The Gerontology Institute’s Pension Action Center is part of the McCormack Graduate School at UMass Boston. It provides free legal assistance to low- and moderate-income workers, retirees and their survivors in the six New England states and Illinois whose pension benefits have been wrongfully denied. This is one in an occasional series of posts about cases the center pursues on behalf of its clients.
A 67-year old widow from Charlestown came to the Pension Action Center with a sad story and a serious problem. Her husband had worked cleaning offices as a member of the Service Employees International Union for over 30 years. But union pension fund officials told her she was not entitled to a survivor’s benefit as a result of his sudden death – just one day after signing forms to begin receiving his pension.
Last year on Aug. 9, the center’s client and her husband went to the fund’s office to fill out the paperwork necessary to start his pension payments. Under the Employee Retirement Income Security Act (ERISA), a married person has the right to a 50 percent survivor benefit upon the death of his or her spouse. That right can only be waived in a process strictly following ERISA’s rules, which specify that the person must make a knowing and informed waiver of his or her rights, must have an opportunity to rescind consent before the payments begin and must sign in the presence of a notary public.
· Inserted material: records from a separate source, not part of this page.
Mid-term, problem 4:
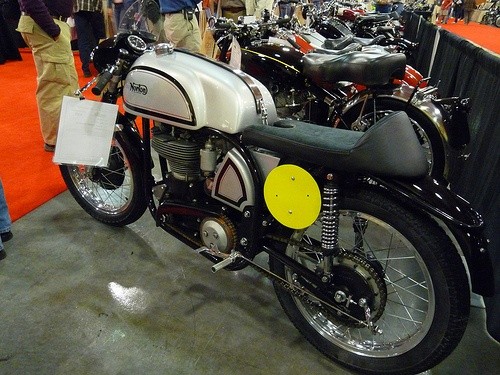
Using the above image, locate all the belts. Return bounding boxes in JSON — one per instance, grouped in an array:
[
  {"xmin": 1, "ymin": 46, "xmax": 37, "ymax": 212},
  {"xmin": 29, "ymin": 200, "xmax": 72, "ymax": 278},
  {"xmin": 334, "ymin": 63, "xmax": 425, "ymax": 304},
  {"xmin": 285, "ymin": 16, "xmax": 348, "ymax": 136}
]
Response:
[
  {"xmin": 165, "ymin": 10, "xmax": 181, "ymax": 14},
  {"xmin": 222, "ymin": 6, "xmax": 244, "ymax": 11},
  {"xmin": 22, "ymin": 11, "xmax": 67, "ymax": 22}
]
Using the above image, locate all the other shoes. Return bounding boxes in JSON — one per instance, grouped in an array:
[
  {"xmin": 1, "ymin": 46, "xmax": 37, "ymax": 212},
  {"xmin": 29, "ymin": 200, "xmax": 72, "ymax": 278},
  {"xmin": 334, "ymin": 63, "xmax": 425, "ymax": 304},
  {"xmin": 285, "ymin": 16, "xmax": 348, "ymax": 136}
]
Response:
[
  {"xmin": 0, "ymin": 243, "xmax": 6, "ymax": 261},
  {"xmin": 436, "ymin": 16, "xmax": 468, "ymax": 25},
  {"xmin": 0, "ymin": 230, "xmax": 13, "ymax": 242},
  {"xmin": 44, "ymin": 143, "xmax": 56, "ymax": 151},
  {"xmin": 83, "ymin": 68, "xmax": 91, "ymax": 77}
]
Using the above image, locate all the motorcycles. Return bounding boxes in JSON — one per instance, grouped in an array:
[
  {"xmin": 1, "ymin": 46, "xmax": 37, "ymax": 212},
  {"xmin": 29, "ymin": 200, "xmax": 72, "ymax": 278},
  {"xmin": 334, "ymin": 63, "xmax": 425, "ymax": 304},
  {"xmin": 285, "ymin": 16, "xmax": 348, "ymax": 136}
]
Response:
[
  {"xmin": 481, "ymin": 0, "xmax": 500, "ymax": 28},
  {"xmin": 55, "ymin": 0, "xmax": 485, "ymax": 375},
  {"xmin": 207, "ymin": 0, "xmax": 472, "ymax": 187}
]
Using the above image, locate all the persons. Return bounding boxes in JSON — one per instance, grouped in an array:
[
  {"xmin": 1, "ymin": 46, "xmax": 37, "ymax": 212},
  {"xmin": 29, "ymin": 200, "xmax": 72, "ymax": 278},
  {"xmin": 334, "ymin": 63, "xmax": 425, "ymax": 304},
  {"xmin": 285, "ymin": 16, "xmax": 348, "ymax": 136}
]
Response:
[
  {"xmin": 407, "ymin": 0, "xmax": 476, "ymax": 25},
  {"xmin": 0, "ymin": 177, "xmax": 13, "ymax": 261},
  {"xmin": 15, "ymin": 0, "xmax": 298, "ymax": 152}
]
Clearly, the law very strongly favors spouses receiving survivor benefits, and provides numerous safeguards to protect against unwitting waivers.
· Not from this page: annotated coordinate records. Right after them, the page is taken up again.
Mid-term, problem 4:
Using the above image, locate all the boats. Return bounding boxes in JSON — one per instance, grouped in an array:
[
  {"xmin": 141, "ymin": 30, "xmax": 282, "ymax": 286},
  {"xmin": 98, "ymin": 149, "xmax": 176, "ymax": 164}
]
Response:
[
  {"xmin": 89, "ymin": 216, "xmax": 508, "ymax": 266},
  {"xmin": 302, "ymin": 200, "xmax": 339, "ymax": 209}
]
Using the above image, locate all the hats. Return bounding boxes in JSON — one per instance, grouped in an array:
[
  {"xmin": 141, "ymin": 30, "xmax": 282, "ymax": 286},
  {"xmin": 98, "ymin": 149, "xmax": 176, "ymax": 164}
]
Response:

In this case, the client and her husband had been presented with benefit election documents printed in English, even though the fund’s plan summary and all its forms were also available in Spanish and Portuguese. Our client, whose primary language is Spanish, does not speak or read English. Her husband chose a single-life benefit for his pension. Unfortunately, the client filled out the form agreeing to that selection and waived her right to a survivor benefit.
The next day, her husband died suddenly and unexpectedly. Several weeks after his death, the client went into the union pension fund’s office with her son and asked if she could revoke the election made the day before her husband’s death. She was not allowed to do so.
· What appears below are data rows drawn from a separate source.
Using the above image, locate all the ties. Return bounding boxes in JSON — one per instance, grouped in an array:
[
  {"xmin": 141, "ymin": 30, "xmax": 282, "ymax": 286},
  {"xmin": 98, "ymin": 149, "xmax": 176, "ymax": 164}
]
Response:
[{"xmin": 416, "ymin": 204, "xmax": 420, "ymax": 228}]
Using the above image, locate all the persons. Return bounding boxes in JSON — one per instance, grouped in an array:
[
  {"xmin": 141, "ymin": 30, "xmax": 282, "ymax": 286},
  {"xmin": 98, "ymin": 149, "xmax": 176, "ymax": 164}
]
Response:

The woman and her son later contacted the Pension Action Center, which filed a claim on her behalf arguing three main points. The claim stated that the woman had the right to revoke her consent and the plan was required to accept that decision. It also stated that since her husband died before actually receiving any of his pension, she was entitled to a pre-retirement survivor’s benefit that should have been applied automatically upon his death. Finally, the claim asserted that the pension plan had breached its fiduciary duty to her by providing English-only forms.
The plan ultimately relented, accepting the argument that the client had a right to revoke her consent and did indeed exercise it. The plan agreed to pay her the 50 percent survivor benefit retroactive to her husband’s death.
The client’s survivor benefit of $300 per month has a projected value of about $69,000.
“We were thrilled to help her achieve this victory,” said Jeanne Medeiros, director of the Pension Action Center. “This type of case illustrates how difficult it can be for beneficiaries to engage private-practice attorneys in pension cases. It’s just too small for many lawyers. But the amount of money at stake in this case means a great deal to our client and we were proud to help her secure the benefit she was owed.”